Maharishi Institute:アパルトヘイトの傷を癒す教育機関
アフリカ大陸には、教育課題が山積です。
ただ、国や地域、同じ国内でもそのエリアやグループによって、異なる課題を抱えています。
アパルトヘイトが制度として終焉してから28年経った南アフリカでは、国内での格差が大きな問題になっています。
そんな状況下で、革新的な取り組みで、若者の未来を切り開いている教育機関について紹介してもらいました。
マハリシ・インスティチュートって?
マハリシ・インスティチュートは、ヨハネスブルグのダウンタウン(CBDやタウンとも呼ばれています)にある、高等教育機関です。
南アフリカの貧困エリアは、子どもへの虐待や暴力、ハラスメントなどが非常に起きやすい環境にあります。
子供のころに虐待・暴力を受けた子どもは、大きくなった際に”正しい”決断をする能力が低下してしまうと研究で示されています。
論理的に、頭でそうした方がいいと思っているのに、それができない。
そうしたハンデを抱えた若者は、大学に進学しても、途中でドロップアウトしてしまう人が多いのです。
そうした負の影響を緩和するために、瞑想(メディテーション)が有効だと言われています。そしてこの教育機関では瞑想がカリキュラムの一部にあり、卒業のために必要な学位になるそう。
奨学金制度も充実していて、卒業後就職率もよく、卒業後に給与の一部を母校に寄付することで、現役学生の学費をサポートするような仕組みになっているそうです。
南アフリカの失業率は30%ほど。特にタウンシップ(アパルトヘイト時代の非白人居住地)に限るとその数字が50%を下らないともいいます。
そうしたコミュニティでは、高校卒業率も高くなく、大学に行ったとしても卒業できない、卒業しても就職が困難など、課題は山積みです。
そのソリューションの一つとして、着実に卒業生を生み出し、変化を生み大している教育機関だといいます。

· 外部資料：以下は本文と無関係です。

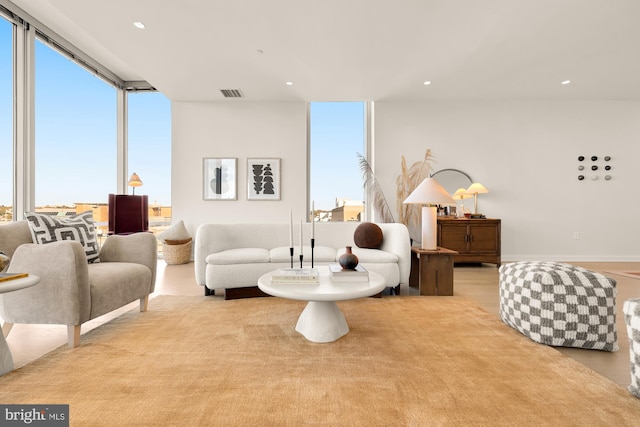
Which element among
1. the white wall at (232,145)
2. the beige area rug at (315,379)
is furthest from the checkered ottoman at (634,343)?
the white wall at (232,145)

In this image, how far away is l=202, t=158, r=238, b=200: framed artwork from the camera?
553 cm

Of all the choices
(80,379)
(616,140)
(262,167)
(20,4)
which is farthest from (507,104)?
(20,4)

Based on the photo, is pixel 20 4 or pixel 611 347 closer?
pixel 611 347

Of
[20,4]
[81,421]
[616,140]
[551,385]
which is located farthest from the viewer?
[616,140]

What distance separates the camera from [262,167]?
5.53 m

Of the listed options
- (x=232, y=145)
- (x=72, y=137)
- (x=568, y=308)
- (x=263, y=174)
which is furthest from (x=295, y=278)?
(x=72, y=137)

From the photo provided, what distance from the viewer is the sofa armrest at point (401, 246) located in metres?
3.12

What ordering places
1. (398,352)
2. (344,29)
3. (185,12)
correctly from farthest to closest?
(344,29) < (185,12) < (398,352)

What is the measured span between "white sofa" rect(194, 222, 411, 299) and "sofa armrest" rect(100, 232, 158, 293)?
54 centimetres

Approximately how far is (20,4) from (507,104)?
6.90 metres

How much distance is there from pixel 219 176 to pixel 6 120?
2669mm

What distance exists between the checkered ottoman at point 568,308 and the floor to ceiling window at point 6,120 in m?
5.25

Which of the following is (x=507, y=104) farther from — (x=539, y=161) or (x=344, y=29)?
(x=344, y=29)

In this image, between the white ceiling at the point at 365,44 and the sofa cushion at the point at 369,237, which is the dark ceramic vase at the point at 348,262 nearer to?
the sofa cushion at the point at 369,237
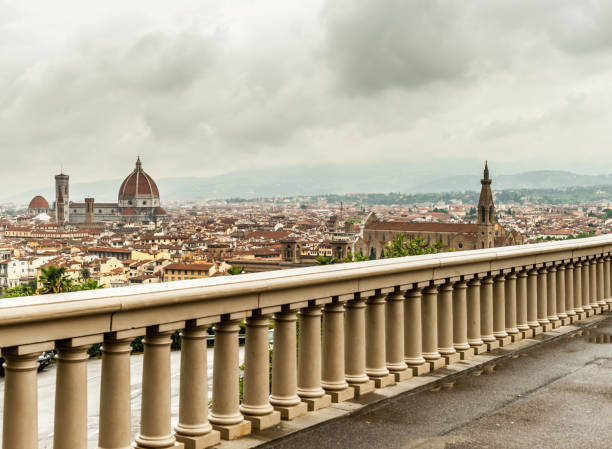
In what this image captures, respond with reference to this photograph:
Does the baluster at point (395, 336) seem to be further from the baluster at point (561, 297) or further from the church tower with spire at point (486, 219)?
the church tower with spire at point (486, 219)

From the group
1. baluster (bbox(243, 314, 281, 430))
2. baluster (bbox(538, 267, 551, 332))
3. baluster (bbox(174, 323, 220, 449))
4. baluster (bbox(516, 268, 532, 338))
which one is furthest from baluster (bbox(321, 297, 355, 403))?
baluster (bbox(538, 267, 551, 332))

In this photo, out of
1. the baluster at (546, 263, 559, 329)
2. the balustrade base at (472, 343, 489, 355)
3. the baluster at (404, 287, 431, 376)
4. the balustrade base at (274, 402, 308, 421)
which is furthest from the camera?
the baluster at (546, 263, 559, 329)

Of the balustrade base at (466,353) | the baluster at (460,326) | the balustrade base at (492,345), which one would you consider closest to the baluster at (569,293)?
the balustrade base at (492,345)

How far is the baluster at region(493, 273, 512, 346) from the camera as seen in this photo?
27.0 feet

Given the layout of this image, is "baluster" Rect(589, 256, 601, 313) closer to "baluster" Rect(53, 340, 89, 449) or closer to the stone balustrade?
the stone balustrade

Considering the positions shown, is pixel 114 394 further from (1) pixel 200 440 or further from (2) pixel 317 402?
(2) pixel 317 402

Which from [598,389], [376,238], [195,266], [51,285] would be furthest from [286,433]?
[376,238]

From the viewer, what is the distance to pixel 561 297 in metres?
10.0

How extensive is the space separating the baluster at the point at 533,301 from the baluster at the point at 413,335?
8.88ft

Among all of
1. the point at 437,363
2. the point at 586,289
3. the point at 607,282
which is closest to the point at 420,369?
the point at 437,363

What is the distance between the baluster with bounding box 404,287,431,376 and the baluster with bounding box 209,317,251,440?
7.07ft

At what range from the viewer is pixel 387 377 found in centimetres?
636

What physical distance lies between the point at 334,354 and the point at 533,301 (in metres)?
4.15

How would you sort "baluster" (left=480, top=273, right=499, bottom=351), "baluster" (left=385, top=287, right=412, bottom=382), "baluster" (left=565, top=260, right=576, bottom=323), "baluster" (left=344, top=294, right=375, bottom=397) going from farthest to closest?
1. "baluster" (left=565, top=260, right=576, bottom=323)
2. "baluster" (left=480, top=273, right=499, bottom=351)
3. "baluster" (left=385, top=287, right=412, bottom=382)
4. "baluster" (left=344, top=294, right=375, bottom=397)
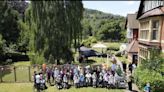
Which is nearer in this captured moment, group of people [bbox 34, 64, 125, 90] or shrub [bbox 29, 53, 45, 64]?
group of people [bbox 34, 64, 125, 90]

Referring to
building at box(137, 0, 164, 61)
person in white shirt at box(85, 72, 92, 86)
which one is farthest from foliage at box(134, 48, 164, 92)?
person in white shirt at box(85, 72, 92, 86)

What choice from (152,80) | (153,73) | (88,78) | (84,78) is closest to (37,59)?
(84,78)

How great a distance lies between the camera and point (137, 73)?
796 inches

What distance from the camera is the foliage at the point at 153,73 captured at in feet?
58.8

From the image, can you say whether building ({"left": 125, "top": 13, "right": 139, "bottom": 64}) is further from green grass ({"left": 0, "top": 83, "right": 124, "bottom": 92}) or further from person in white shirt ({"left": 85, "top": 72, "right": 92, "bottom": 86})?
green grass ({"left": 0, "top": 83, "right": 124, "bottom": 92})

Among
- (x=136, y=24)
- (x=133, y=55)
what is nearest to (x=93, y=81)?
(x=133, y=55)

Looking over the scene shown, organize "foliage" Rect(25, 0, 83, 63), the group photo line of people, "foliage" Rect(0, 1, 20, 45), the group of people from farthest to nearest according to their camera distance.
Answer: "foliage" Rect(0, 1, 20, 45), "foliage" Rect(25, 0, 83, 63), the group of people, the group photo line of people

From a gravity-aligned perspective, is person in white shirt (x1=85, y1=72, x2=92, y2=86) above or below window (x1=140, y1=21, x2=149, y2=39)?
below

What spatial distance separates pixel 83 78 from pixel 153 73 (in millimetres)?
5085

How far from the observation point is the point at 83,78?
2036 cm

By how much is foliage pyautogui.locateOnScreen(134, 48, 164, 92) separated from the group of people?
1.72 meters

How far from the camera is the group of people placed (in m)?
19.9

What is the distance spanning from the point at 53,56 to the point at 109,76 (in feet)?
→ 52.3

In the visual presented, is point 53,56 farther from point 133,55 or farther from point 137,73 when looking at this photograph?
point 137,73
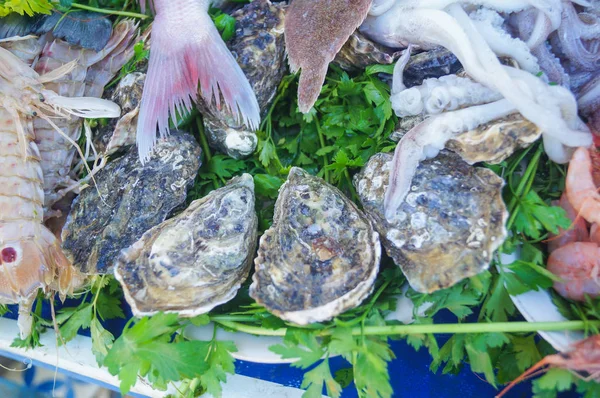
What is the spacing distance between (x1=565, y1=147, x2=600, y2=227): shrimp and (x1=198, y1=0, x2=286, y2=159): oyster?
612 millimetres

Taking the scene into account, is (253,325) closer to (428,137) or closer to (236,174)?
(236,174)

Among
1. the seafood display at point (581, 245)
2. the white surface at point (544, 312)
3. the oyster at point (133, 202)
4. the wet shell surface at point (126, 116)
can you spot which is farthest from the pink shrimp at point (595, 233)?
the wet shell surface at point (126, 116)

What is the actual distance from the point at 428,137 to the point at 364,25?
1.03ft

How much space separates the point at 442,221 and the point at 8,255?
91 centimetres

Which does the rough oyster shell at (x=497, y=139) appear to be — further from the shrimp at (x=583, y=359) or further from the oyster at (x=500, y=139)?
the shrimp at (x=583, y=359)

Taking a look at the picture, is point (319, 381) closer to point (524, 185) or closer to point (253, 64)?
point (524, 185)

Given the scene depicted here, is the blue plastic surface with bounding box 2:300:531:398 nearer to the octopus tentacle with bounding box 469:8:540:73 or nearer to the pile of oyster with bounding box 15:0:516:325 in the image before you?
the pile of oyster with bounding box 15:0:516:325

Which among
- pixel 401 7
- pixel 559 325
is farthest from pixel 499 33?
pixel 559 325

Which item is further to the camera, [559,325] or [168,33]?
[168,33]

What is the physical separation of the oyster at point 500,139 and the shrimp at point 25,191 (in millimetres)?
766

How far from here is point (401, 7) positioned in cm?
92

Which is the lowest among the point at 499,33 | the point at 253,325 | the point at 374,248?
the point at 253,325

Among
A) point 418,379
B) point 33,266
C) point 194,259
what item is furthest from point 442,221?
point 33,266

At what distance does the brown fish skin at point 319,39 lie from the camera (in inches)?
36.1
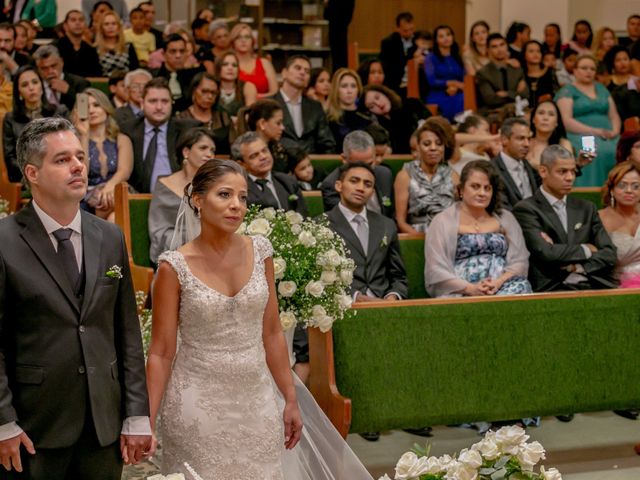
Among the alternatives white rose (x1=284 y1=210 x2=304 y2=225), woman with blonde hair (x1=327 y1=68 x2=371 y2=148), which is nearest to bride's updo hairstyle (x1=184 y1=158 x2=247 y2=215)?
white rose (x1=284 y1=210 x2=304 y2=225)

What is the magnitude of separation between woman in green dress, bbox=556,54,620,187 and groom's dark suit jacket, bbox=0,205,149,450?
630 cm

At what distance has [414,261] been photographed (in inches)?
232

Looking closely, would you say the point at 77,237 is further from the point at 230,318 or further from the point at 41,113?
the point at 41,113

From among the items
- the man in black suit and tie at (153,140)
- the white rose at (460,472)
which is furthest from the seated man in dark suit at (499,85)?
the white rose at (460,472)

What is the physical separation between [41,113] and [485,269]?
3.46 meters

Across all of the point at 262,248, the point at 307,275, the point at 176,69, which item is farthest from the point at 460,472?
the point at 176,69

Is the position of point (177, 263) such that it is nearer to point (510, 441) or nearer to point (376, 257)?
point (510, 441)

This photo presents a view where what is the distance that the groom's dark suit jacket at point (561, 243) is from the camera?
5.73 m

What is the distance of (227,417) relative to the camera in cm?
341

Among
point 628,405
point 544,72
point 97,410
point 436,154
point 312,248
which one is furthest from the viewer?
point 544,72

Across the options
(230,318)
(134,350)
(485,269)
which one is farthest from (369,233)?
(134,350)

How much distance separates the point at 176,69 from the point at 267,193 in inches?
119

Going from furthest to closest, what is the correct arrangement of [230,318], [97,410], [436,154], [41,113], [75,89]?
1. [75,89]
2. [41,113]
3. [436,154]
4. [230,318]
5. [97,410]

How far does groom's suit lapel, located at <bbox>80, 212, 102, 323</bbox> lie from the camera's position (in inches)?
108
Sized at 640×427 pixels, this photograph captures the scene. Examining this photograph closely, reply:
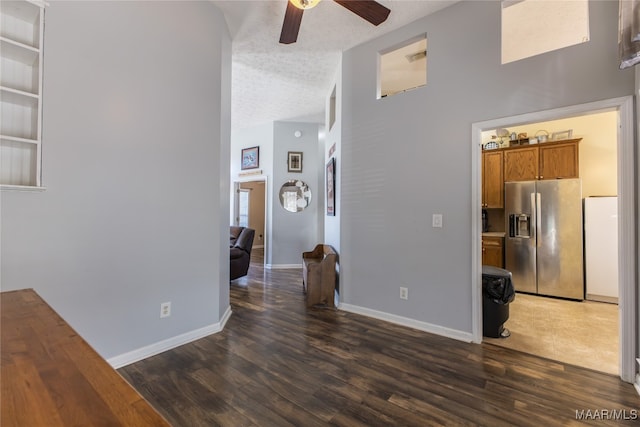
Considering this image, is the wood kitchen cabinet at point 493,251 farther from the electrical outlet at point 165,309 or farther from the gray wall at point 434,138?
the electrical outlet at point 165,309

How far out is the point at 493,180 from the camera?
14.4 ft

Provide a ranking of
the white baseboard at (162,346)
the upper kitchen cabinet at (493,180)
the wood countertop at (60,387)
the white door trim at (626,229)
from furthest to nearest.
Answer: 1. the upper kitchen cabinet at (493,180)
2. the white baseboard at (162,346)
3. the white door trim at (626,229)
4. the wood countertop at (60,387)

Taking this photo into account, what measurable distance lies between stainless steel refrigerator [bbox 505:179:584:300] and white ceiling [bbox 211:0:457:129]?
2.87 metres

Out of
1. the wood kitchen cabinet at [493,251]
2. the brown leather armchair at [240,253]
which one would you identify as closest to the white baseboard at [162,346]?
the brown leather armchair at [240,253]

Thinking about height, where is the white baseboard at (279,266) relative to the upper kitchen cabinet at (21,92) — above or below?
below

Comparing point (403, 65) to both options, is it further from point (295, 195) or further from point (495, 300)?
point (295, 195)

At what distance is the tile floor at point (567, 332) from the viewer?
223 centimetres

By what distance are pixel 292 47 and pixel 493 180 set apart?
3.59m

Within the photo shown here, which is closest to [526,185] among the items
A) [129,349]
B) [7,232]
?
[129,349]

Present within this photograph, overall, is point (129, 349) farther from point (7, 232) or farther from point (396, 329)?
point (396, 329)

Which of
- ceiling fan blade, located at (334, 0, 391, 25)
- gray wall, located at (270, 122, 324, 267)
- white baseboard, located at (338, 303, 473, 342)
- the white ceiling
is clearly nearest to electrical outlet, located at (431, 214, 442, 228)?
white baseboard, located at (338, 303, 473, 342)

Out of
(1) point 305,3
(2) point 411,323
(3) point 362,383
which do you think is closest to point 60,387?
(3) point 362,383

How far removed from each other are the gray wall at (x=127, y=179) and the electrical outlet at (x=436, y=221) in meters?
2.09

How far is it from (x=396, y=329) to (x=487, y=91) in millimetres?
2363
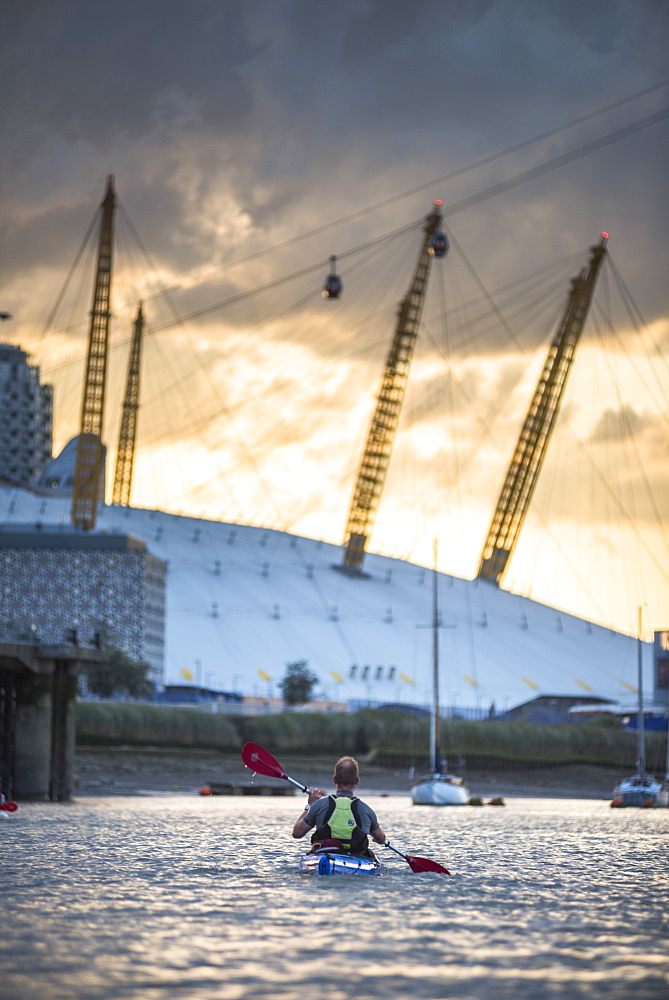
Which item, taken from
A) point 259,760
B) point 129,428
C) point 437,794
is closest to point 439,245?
point 437,794

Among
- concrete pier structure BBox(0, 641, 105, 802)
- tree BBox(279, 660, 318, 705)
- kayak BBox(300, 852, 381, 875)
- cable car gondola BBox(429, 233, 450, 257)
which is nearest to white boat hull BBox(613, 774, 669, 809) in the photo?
concrete pier structure BBox(0, 641, 105, 802)

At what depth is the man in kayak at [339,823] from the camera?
18500 mm

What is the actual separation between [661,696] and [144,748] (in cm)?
4539

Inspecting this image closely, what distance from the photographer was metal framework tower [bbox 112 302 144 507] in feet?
437

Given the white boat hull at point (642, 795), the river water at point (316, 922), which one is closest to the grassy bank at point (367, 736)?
Result: the white boat hull at point (642, 795)

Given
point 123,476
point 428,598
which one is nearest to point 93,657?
point 428,598

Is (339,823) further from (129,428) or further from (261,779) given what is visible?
(129,428)

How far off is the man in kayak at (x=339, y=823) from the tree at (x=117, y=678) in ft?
222

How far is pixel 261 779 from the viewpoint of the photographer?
71000mm

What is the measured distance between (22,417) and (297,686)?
83.5 m

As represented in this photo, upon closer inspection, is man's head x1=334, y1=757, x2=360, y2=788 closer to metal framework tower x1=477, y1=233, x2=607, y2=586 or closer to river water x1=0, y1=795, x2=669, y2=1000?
river water x1=0, y1=795, x2=669, y2=1000

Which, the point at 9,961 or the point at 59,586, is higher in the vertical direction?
the point at 59,586

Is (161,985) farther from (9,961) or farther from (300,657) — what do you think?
(300,657)

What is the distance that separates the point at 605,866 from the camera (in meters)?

実は私のパートナーがこの創業者と繋がっており、そんな個人的なつながりでこの素敵な取り組みを知りました。
Webサイト(2022年10月参照)では、これまで14.5億南アフリカランドの寄付が卒業生からあり、現在2万人近くの卒業生が働いていて、就職率は95%。そしてそうした卒業生によって、養われた家族が15万人ほどだと推計されています。
こうした歴史的に抑圧されていた層の家庭では、今の世代が家族で初めての学位取得者であり、正規の仕事を得ているケースがほとんどなので、自分自身だけではなく、その家族(そしてアフリカンカルチャーだとほとんどの場合は、両親や子どもだけでなく、従兄弟や叔父叔母も含めた拡大家族)を養い、次の世代の学費や生活費をサポートすることも多いのです。
そんな教育機関、マハリシ・インスティチュートのWebサイトはこちら
今でこそ、卒業生の寄付のよって、持続的な運営をされていますが、もちろん始めた当初は、財団や企業などからの、寄付や融資に支えられていた事業。
教育が次の世代、しいては社会を良くするのであれば、こうした取り組みが、もっともっと広がってほしいと願っています。
ちょうど先日、エコノミストのこの動画を見ていました。
こちらは先進国の視点で、今の世代が親世代よりも稼ぐことができない時代になっていること、またソーシャルモビリティが低くなっている現代の課題について述べられています。
生まれた時の家庭環境が、そのまま将来の経済状況のヒエラルキーを作っている現状。
この動画の中にも、教育や教育制度の役割について触れられていました。
南アフリカやアフリカを見ていても、かなり面白い教育関係の取り組みがあるので、ちょこちょこ紹介していこうと思います。
それでは、今日はこんなところで。